The call to the fuzzy finder cannot easily be tested by itself: a test that calls find directly doesn’t run when called from within vim (“terminal not cursor addressable”), and when go test is run in the terminal, it succeeds but the terminal gets messed up (need to call reset to fix it).

But we can test it by calling go run . in the test. If the -q argument is specific enough, the test will run non-interactively.

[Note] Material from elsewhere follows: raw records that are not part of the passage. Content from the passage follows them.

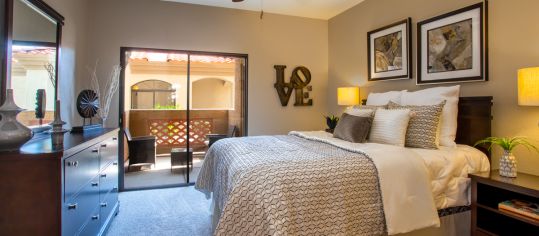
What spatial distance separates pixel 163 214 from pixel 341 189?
2.13 m

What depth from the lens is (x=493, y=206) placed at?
204 cm

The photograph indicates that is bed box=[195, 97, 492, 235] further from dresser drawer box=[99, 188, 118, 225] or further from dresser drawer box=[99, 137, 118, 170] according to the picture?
dresser drawer box=[99, 188, 118, 225]

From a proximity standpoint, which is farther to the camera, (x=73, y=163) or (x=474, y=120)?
(x=474, y=120)

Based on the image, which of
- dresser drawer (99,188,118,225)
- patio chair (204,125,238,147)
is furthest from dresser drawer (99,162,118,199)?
patio chair (204,125,238,147)

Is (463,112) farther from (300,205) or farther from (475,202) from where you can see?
(300,205)

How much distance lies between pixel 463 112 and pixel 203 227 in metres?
2.69

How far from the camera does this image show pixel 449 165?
→ 6.88 ft

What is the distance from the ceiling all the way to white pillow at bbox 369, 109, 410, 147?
7.28 ft

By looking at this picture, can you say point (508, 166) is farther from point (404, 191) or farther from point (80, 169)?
point (80, 169)

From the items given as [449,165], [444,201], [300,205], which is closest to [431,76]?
[449,165]

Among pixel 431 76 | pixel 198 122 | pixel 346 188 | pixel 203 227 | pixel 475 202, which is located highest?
pixel 431 76

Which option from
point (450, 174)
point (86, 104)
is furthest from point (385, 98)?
point (86, 104)

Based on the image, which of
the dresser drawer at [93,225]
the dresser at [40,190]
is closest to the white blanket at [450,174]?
the dresser at [40,190]

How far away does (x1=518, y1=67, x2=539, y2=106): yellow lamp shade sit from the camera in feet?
6.18
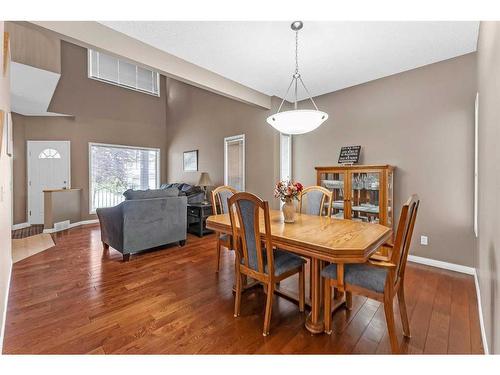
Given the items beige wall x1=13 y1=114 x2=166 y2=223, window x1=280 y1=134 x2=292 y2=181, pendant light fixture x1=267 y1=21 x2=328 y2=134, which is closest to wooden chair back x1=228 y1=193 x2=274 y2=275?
pendant light fixture x1=267 y1=21 x2=328 y2=134

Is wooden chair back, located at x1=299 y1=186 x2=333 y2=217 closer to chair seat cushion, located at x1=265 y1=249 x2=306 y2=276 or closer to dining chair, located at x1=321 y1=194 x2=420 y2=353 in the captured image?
chair seat cushion, located at x1=265 y1=249 x2=306 y2=276

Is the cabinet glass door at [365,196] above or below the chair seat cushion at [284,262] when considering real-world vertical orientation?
above

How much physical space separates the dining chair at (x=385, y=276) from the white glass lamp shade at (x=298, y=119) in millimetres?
1090

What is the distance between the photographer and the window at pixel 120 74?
5.80 meters

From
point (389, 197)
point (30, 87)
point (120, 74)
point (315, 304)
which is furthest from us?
point (120, 74)

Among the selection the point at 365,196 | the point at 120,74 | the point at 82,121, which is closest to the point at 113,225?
the point at 365,196

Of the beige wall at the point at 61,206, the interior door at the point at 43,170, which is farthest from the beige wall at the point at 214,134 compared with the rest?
the interior door at the point at 43,170

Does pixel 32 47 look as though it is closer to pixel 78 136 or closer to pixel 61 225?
pixel 78 136

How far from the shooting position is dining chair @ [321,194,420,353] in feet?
4.98

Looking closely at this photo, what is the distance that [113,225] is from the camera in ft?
11.3

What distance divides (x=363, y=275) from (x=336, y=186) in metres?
2.18

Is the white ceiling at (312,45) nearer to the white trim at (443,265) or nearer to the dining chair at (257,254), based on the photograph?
the dining chair at (257,254)

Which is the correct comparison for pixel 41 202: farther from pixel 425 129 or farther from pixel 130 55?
pixel 425 129

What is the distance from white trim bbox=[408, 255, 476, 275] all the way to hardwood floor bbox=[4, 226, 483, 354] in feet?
0.41
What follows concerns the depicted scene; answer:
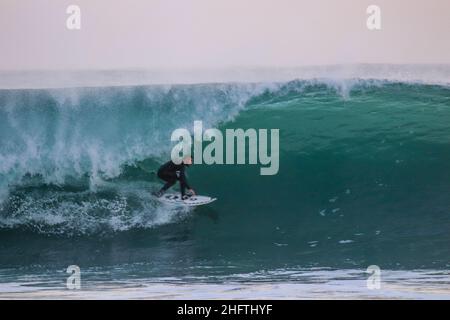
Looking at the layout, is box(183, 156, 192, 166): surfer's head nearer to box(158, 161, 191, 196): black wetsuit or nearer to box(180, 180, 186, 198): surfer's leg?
box(158, 161, 191, 196): black wetsuit

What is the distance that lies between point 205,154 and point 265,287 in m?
0.95

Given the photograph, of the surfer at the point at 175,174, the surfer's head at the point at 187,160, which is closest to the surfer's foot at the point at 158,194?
the surfer at the point at 175,174

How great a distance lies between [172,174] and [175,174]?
2 cm

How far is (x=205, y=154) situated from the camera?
11.5 ft

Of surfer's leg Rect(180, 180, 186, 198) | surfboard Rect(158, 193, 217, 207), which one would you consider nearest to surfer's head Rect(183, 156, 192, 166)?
surfer's leg Rect(180, 180, 186, 198)

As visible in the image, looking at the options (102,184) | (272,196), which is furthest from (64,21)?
(272,196)

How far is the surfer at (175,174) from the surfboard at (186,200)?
A: 3 centimetres

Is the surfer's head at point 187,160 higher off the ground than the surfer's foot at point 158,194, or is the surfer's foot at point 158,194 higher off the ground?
the surfer's head at point 187,160

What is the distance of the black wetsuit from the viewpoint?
3.53 m

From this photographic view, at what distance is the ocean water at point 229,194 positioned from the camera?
350 cm

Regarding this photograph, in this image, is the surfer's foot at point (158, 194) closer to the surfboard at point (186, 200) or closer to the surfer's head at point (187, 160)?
the surfboard at point (186, 200)

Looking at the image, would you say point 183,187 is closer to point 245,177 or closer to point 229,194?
point 229,194
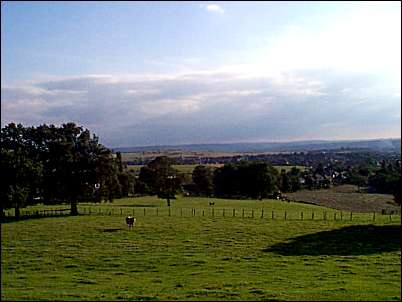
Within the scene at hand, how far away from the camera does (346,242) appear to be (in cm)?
3750

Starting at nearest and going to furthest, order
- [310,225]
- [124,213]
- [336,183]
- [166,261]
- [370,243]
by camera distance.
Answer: [166,261], [370,243], [310,225], [124,213], [336,183]

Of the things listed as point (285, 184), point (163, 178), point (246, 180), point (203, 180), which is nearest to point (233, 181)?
point (246, 180)

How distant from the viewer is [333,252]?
33.4 m

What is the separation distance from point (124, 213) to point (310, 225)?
74.7 feet

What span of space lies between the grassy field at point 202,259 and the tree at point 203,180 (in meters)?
57.3

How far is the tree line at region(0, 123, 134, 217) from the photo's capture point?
2218 inches

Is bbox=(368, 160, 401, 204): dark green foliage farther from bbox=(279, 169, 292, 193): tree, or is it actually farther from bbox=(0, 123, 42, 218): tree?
bbox=(279, 169, 292, 193): tree

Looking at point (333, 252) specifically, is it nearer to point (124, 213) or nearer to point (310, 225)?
point (310, 225)

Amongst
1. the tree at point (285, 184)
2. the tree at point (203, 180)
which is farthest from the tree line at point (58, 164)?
the tree at point (285, 184)

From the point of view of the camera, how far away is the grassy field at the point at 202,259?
1928 centimetres

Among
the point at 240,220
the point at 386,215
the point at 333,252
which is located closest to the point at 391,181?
the point at 386,215

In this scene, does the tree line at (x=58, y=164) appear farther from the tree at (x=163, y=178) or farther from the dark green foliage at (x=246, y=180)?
the dark green foliage at (x=246, y=180)

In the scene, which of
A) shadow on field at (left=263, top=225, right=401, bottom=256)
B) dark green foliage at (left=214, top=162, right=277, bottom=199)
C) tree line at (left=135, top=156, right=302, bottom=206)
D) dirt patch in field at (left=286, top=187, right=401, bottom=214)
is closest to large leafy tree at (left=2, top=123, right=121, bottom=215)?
tree line at (left=135, top=156, right=302, bottom=206)

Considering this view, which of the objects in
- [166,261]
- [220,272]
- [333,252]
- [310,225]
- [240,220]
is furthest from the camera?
[240,220]
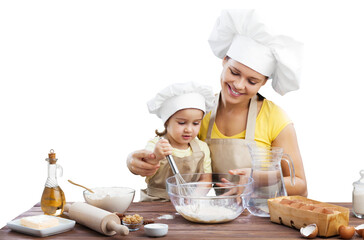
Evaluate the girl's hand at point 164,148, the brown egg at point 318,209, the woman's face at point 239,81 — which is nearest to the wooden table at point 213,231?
the brown egg at point 318,209

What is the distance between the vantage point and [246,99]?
10.3 ft

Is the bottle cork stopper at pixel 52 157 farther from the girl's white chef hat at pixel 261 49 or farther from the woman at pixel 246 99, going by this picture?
the girl's white chef hat at pixel 261 49

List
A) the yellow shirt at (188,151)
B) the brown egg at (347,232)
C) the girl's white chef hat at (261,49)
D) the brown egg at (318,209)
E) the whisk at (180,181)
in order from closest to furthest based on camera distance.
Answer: the brown egg at (347,232)
the brown egg at (318,209)
the whisk at (180,181)
the girl's white chef hat at (261,49)
the yellow shirt at (188,151)

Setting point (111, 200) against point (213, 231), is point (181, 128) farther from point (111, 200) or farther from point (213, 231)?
point (213, 231)

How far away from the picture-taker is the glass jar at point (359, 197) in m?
2.35

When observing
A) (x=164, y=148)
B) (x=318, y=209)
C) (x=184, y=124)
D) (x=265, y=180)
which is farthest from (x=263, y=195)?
(x=184, y=124)

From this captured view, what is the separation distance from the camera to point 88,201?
2.43 m

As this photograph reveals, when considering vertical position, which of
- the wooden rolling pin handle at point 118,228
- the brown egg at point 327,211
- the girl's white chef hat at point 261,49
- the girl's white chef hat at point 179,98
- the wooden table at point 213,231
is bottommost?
the wooden table at point 213,231

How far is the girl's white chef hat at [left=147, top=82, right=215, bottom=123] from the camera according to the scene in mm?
2979

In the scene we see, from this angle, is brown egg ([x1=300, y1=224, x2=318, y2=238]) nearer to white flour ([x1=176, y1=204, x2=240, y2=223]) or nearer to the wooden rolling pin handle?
white flour ([x1=176, y1=204, x2=240, y2=223])

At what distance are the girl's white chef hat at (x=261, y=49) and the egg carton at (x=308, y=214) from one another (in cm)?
98

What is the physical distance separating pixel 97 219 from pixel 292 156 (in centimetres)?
146

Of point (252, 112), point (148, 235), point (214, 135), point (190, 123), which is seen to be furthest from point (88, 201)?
point (252, 112)

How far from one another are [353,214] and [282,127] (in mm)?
865
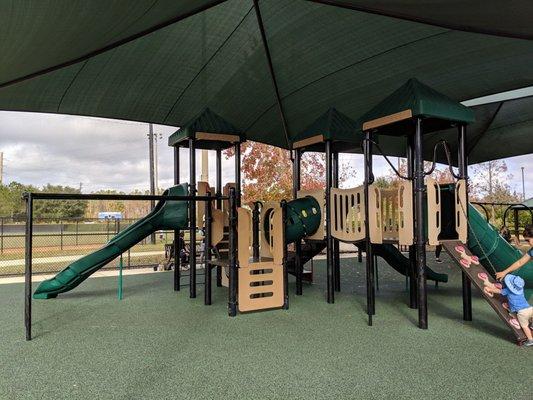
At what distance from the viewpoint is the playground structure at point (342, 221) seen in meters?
5.54

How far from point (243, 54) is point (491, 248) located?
16.9ft

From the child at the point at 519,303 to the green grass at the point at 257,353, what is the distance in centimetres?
24

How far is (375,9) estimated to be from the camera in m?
4.71

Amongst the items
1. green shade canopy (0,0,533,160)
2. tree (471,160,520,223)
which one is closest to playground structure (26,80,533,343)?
green shade canopy (0,0,533,160)

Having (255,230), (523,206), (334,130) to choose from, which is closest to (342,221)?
(255,230)

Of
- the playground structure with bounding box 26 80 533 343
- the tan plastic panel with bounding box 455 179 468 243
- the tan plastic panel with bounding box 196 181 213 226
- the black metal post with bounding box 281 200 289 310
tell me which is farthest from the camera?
the tan plastic panel with bounding box 196 181 213 226

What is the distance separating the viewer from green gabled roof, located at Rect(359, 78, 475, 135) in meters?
5.42

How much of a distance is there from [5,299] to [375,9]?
24.8ft

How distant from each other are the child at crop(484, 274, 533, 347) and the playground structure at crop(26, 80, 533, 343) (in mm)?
99

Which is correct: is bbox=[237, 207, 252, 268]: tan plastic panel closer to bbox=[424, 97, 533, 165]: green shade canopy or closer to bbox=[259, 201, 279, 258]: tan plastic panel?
bbox=[259, 201, 279, 258]: tan plastic panel

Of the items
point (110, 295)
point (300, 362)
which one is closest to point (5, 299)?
point (110, 295)

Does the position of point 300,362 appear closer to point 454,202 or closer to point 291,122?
point 454,202

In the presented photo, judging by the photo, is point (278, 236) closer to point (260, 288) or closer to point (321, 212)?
point (260, 288)

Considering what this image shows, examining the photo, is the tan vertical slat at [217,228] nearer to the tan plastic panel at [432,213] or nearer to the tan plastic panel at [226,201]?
the tan plastic panel at [226,201]
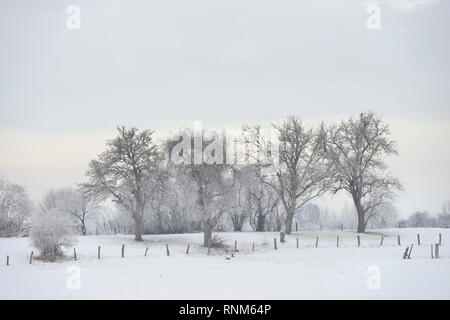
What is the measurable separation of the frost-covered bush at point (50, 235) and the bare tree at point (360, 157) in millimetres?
30080

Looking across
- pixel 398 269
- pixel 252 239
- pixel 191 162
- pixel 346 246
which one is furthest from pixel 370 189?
pixel 398 269

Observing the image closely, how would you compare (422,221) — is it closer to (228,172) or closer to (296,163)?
(296,163)

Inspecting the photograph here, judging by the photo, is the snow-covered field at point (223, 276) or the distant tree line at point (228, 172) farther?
the distant tree line at point (228, 172)

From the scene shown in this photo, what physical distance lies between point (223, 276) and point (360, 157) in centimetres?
3326

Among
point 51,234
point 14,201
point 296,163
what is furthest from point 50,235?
point 14,201

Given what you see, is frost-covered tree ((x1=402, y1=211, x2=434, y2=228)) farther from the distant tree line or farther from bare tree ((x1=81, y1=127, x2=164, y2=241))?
bare tree ((x1=81, y1=127, x2=164, y2=241))

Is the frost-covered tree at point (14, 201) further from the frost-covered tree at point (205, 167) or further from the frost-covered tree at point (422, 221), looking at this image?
the frost-covered tree at point (422, 221)

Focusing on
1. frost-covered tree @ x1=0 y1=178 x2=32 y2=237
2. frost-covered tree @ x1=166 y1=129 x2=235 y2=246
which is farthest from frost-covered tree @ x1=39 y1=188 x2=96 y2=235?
frost-covered tree @ x1=166 y1=129 x2=235 y2=246

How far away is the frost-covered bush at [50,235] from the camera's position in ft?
122

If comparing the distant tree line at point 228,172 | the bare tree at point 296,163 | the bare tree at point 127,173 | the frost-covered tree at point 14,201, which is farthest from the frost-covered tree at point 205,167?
the frost-covered tree at point 14,201

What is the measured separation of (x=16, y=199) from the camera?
8425 centimetres

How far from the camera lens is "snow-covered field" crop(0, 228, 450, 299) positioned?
22.6 m

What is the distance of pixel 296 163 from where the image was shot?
55.1 meters

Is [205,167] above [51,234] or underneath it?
above
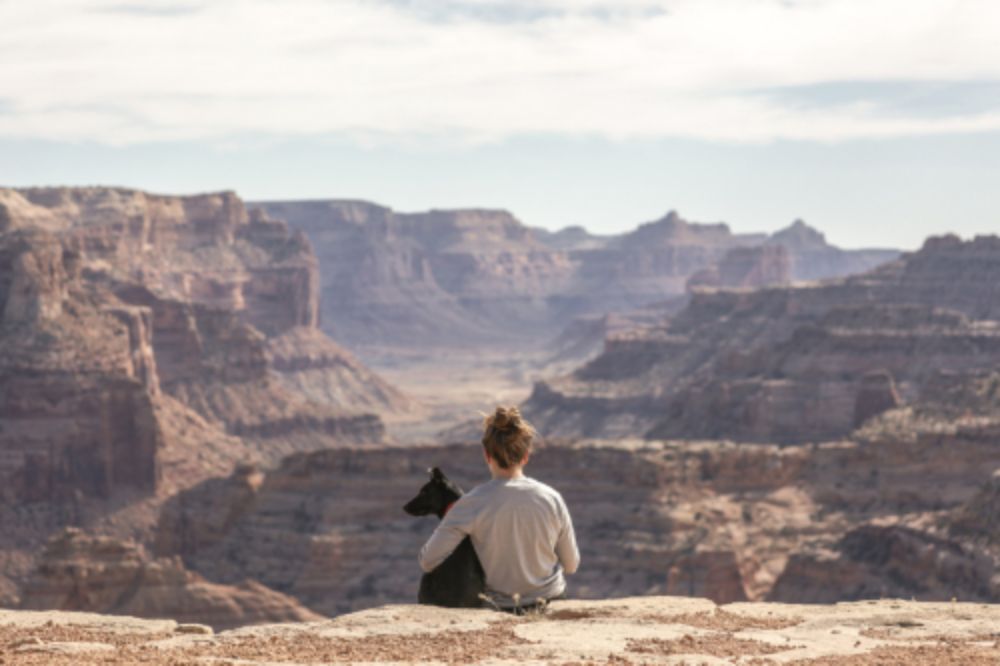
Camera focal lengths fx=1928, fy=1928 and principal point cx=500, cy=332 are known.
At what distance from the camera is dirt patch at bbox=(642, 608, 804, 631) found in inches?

func TestMain(t *testing.T) {
    cmd := exec.Command(
        "go", "run", ".",
        "-l", "/home/me/Books",
        "-q", "go web chang")
    if err := cmd.Run(); err != nil {
        t.Fatal(err)
    }
}

However, this causes the terminal to flash, even if the query is specific enough to only return a single result. This must mean that the ‘Query’ and ‘SelectOne’ options don’t short-circuit the launching of the TUI in fuzzyfinder.Find. I’m not sure what would happen if you tried to run the tests without a tty, e.g. in a headless test runner.

Using FZF

FZF isn’t really designed to be used a library, so it isn’t well documented, but it is possible to use it like this:

package main

import (
    "fmt"
    "log"
    "strings"

    fzf "github.com/junegunn/fzf/src"
)

func main() {
    useDefaults := true // $FZF_DEFAULT_OPTS_FILE and $FZF_DEFAULT_OPTS
    flags := strings.Fields("--exit-0 --select-1 --query l")
    options, err := fzf.ParseOptions(useDefaults, flags)
    check(err)

    inputs := make(chan string)
    outputs := make(chan string)
    options.Input = inputs
    options.Output = outputs

    data := []string{"alpha", "beta", "gamma", "delta"}
    go func() {
        for _, s := range data {
            inputs <- s
        }
        close(inputs)
    }()

    go func() {
        for s := range outputs {
            fmt.Println("selected:", s)
        }
    }()

    _, err = fzf.Run(options)
    check(err)
}

func check(err error) {
    if err != nil {
        log.Fatal(err)
    }
}

Update [2025-02-05]

I ultimately ended up calling fzy as a subprocess in ebk-select.